Executing the Job - 7.3

Data privacy

Version
7.3
Language
English
Product
Talend Big Data Platform
Talend Data Fabric
Talend Data Management Platform
Talend Data Services Platform
Talend MDM Platform
Talend Real-Time Big Data Platform
Module
Talend Studio
Content
Data Governance > Third-party systems > Data Quality components > Data privacy components
Data Quality and Preparation > Third-party systems > Data Quality components > Data privacy components
Design and Development > Third-party systems > Data Quality components > Data privacy components
Last publication date
2024-03-28

Procedure

  1. Save your Job and press F6 to execute it.

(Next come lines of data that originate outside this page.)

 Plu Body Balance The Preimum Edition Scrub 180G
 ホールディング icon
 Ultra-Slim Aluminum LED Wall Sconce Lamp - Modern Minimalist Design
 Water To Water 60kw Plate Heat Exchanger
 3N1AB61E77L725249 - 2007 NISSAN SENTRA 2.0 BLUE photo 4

    Duplicate data is generated and written to the output file.
  2. Right-click the output component and select Data Viewer to display the duplicate data.
    Duplicate records have been marked as false in the ORIGINAL_MARK column.

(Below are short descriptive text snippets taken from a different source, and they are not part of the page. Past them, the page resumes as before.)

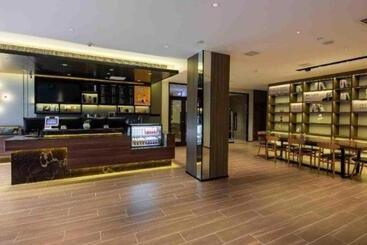 Hanting Hotel Shijiazhuang Development Zone Chuangye Road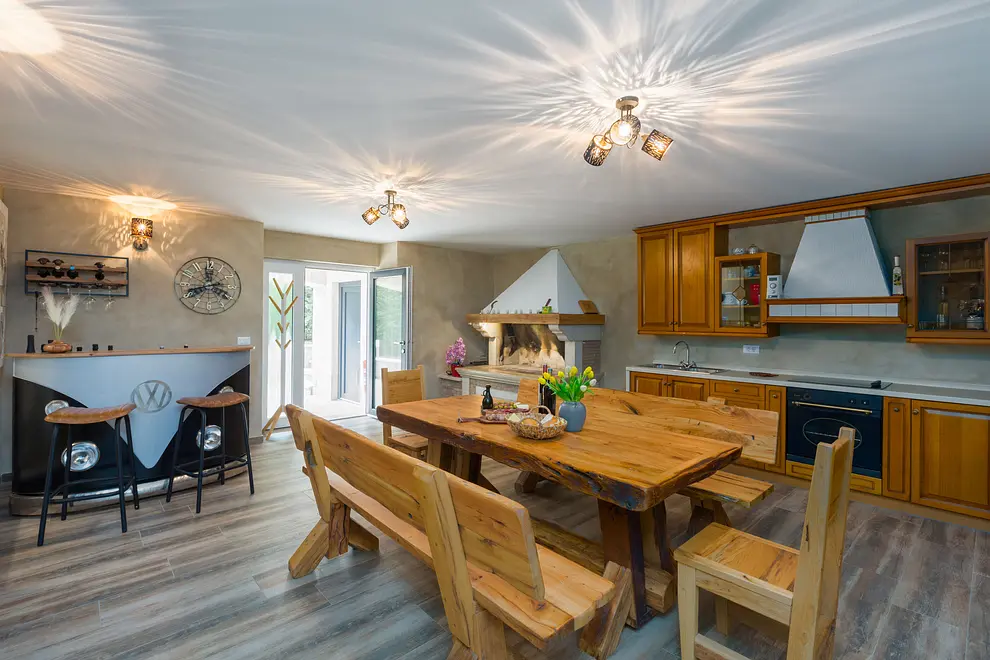 Ferienwohnung in Kastelir-Labinci mit Pool 999224059 42169 – Foto 9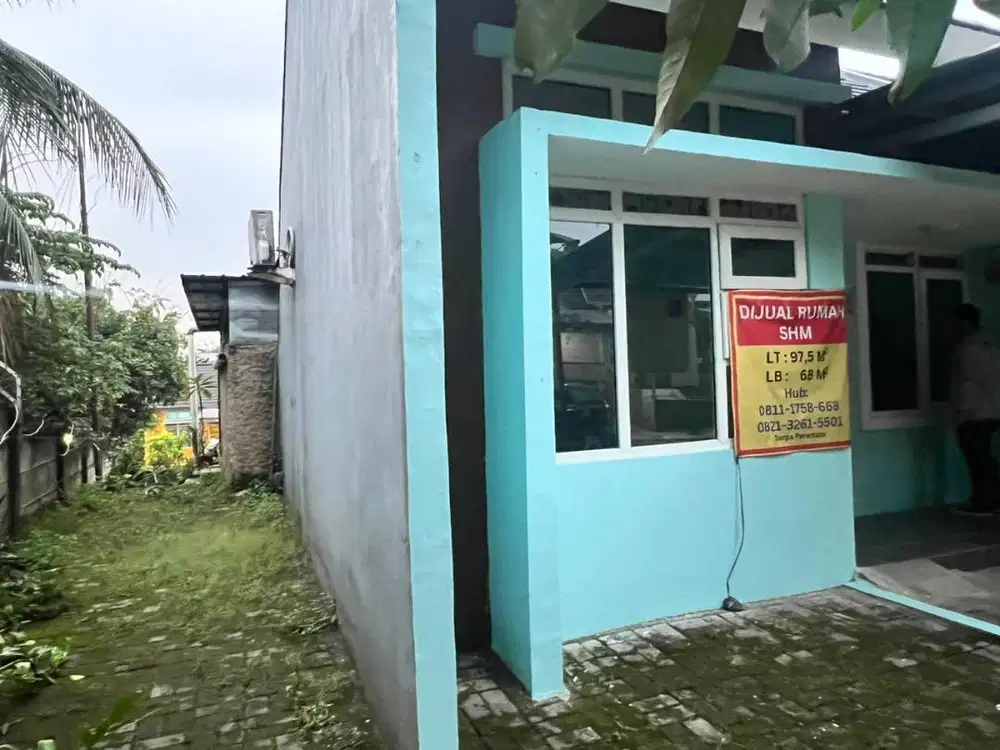 Disewakan Rumah 72/97. nyaman cocok untuk keluarga kecil atau usaha OL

    Some data has been modified in the Name, City and DOB fields according to the criteria you set in the Modifications table and duplicate records have been generated based on these modifications.

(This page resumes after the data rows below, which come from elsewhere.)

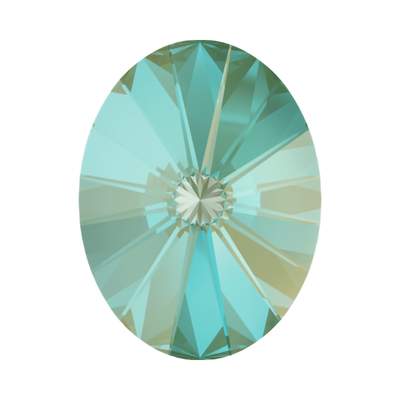 4122 14 x 10,5 mm Crystal Silky Sage Delite - 108 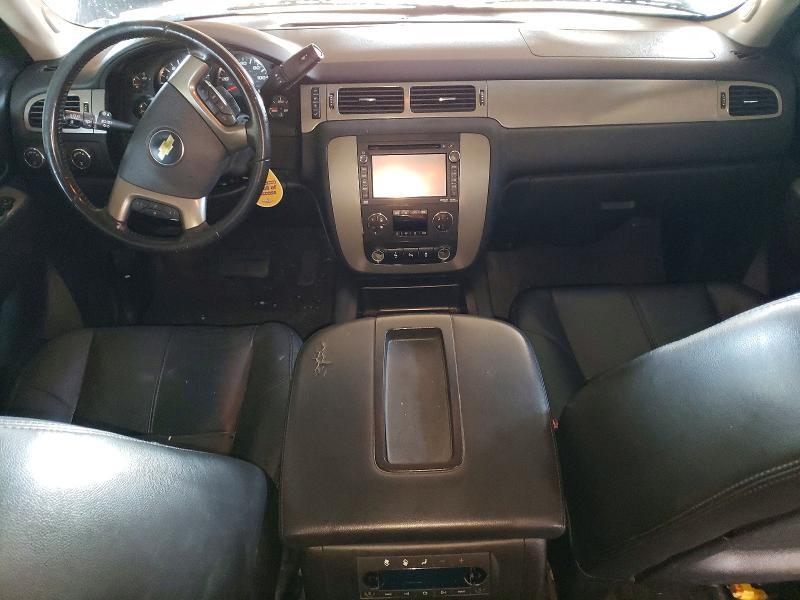 2014 Chevrolet Suburban K1500 lt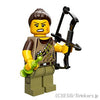 レゴ　ミニフィグ／恐竜ハンター【71007-10】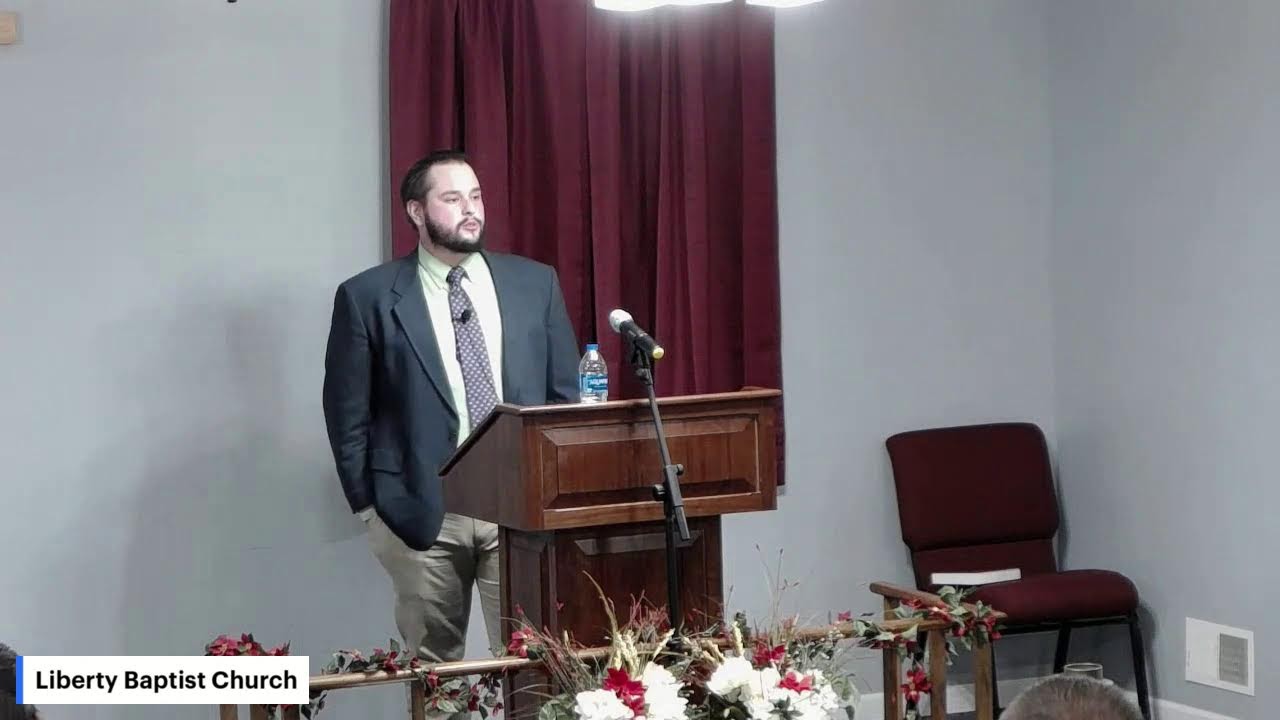 1/07/26 Wednesday Evening Service - Bro. Clarence Smith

    For example, if you compare the original name Mrs Morgan Ross and the duplicate name Mrs M rganosRiss, you will see that the two functions have been used on this duplicate record: the letter o has been exchanged with a space, and also the sound has been replaced in Ross and Riss. However, the soundex code has not been changed for the replaced sound.
  3. In the tDuplicateRow basic settings and in the Distribution of duplicates area, select a different distribution, Bernoulli distribution for example, and run the Job.
    Different duplicates are generated from the same input flow according to the selected distribution as shown in the below figure.